Die staatliche Förderung für private Pflegezusatzversicherungen zeigt Wirkung: 2017 gibt es rund 3,52 Millionen private Zusatzversicherungen. Innerhalb von fünf Jahren ist deren Zahl damit um 61 Prozent gestiegen. Das geht aus Daten des Verbandes der Privaten Krankenversicherung hervor, die dem RedaktionsNetzwerk Deutschland (RND) vorliegen. 2013 war für private Pflegezusatzversicherungen eine staatliche Förderung von 60 Euro pro Jahr eingeführt worden - dabei handelt sich um den nach dem damaligen Bundesgesundheitsminister Daniel Bahr (FDP) benannten „Pflege-Bahr“.

Ende September 2017 gab es den Angaben zufolge 814 800 geförderte Verträge - 37 600 oder 4,8 Prozent mehr als zu Jahresbeginn. Traditionell sind die Abschlusszahlen im vierten Quartal höher - was für das Gesamtjahr 2017 ein Plus von deutlich mehr als fünf Prozent erwarten lässt. Darüber hinaus wurden Ende September 2 706 300 nicht geförderte Verträge gezählt - 29 600 oder 1,1 Prozent mehr als Anfang 2017.
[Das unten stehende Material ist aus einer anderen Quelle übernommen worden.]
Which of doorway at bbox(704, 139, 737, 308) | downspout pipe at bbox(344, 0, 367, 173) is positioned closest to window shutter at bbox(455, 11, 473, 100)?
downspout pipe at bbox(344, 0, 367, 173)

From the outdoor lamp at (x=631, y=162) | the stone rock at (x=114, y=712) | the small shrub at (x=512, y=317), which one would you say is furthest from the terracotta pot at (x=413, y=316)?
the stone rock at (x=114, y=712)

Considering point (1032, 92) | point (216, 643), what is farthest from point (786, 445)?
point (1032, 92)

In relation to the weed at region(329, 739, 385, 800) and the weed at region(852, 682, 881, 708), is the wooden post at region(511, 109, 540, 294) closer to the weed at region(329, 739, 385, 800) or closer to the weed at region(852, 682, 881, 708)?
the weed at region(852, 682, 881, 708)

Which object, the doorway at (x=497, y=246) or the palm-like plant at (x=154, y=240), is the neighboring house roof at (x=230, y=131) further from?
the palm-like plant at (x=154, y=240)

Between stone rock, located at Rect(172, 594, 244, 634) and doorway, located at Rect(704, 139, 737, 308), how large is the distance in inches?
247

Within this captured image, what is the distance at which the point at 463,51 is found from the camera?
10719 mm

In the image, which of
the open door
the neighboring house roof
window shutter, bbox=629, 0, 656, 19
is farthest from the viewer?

„Das anhaltend starke Wachstum bei den Pflegezusatzversicherungen zeigt: Immer mehr Menschen wissen, dass die gesetzliche Pflegepflichtversicherung nur einen Teil der Kosten für Pflegedienst oder Heim deckt“, sagte PKV-Direktor Volker Leienbach dem RND. „Den Rest – oft weit über 1000 Euro im Monat – müssen die Pflegebedürftigen selbst tragen.“ Wer im Pflegefall seine Kinder nicht belasten oder vom Sozialamt abhängig sein wolle, sollte rechtzeitig privat vorsorgen. „Für kaum ein Risiko kann man finanziell so gut und langfristig vorsorgen wie für die Pflege, weil sie meist erst in hohem Alter eintritt“, so Leienbach weiter.